個人間送金であればアプリの操作だけでその場で送金が完了し、履歴が残るので払い忘れや受け取り忘れも起こりにくいというメリットもあります。時間や曜日を気にせずいつでもスピーディーに利用できることも、個人間送金の特長です。また、感染症予防の観点では、現金のやりとりが減り、他人との接触を最小限に抑えられるという利点があります。
さらに、仕事や趣味の集まりで相手に謝礼を支払う場合なども、現金以外の選択肢としては、今までは銀行口座という重要な個人情報をやりとりする必要がありました。しかし個人間送金アプリを活用すれば、アカウント情報やQRコードを通じた必要最低限の情報交換だけで送金できます。

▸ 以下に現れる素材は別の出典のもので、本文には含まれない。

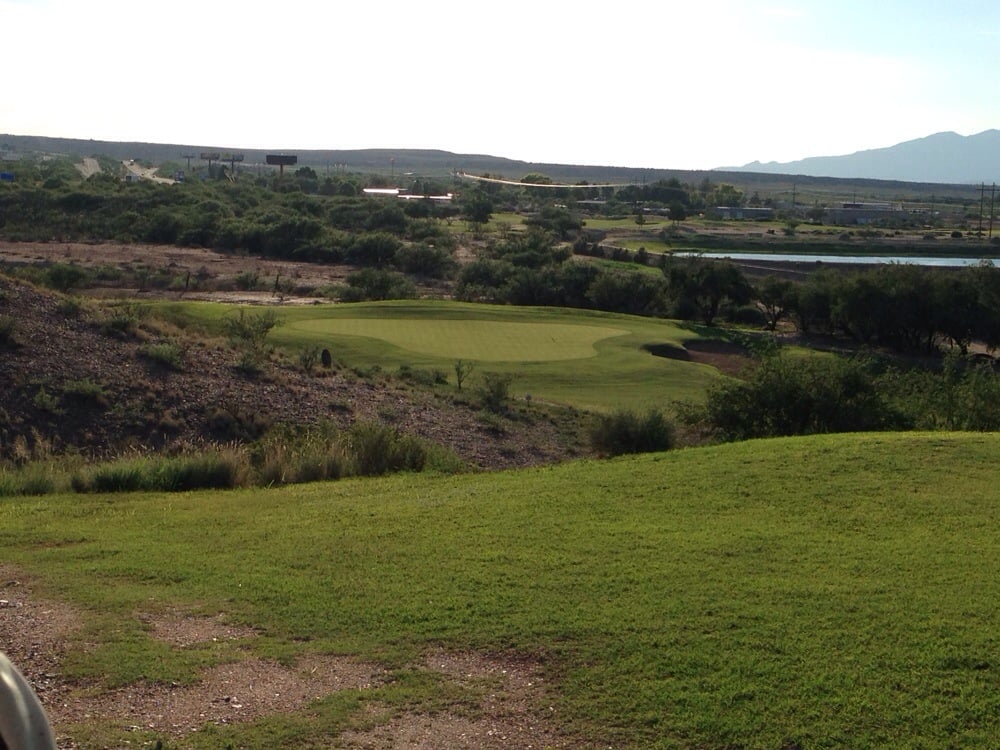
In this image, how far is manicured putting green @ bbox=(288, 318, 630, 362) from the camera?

個人間送金ができるアプリの種類によっては、店頭でのキャッシュレス決済に対応しているものもあります。つまり、個人間送金で受け取ったお金を、そのまま日々の買い物や飲食代として使えるということです。まさに従来の現金でのやりとりをそのままアプリの機能に落とし込んだような、便利な使い方が可能となっています。
個人間送金を利用するデメリット
便利な個人間送金ですが、以下のようなデメリットもあります。
- 自分と相手が同じアプリを利用している必要がある
- アプリによっては現金を引き出せない
個人間送金を行うには自分と相手が同じアプリを持っている必要があります。また、アプリ間での個人間送金には電子マネーが使われ、アプリによっては現金として引き出しができないものがあります。換金を前提とした個人間送金の場合は、換金できるタイプのアプリを選ぶようにしましょう。電子マネーをそのまま決済に使う場合は、特に問題はありません。
日本における個人間送金の事例
キャッシュレス化の進んだ海外では、多様な個人間送金サービスが存在します。たとえば、アメリカとイギリスで使えるCash App(キャッシュアップ)は、アメリカのApp Storeのファイナンス・カテゴリーでランキング1位の人気アプリです。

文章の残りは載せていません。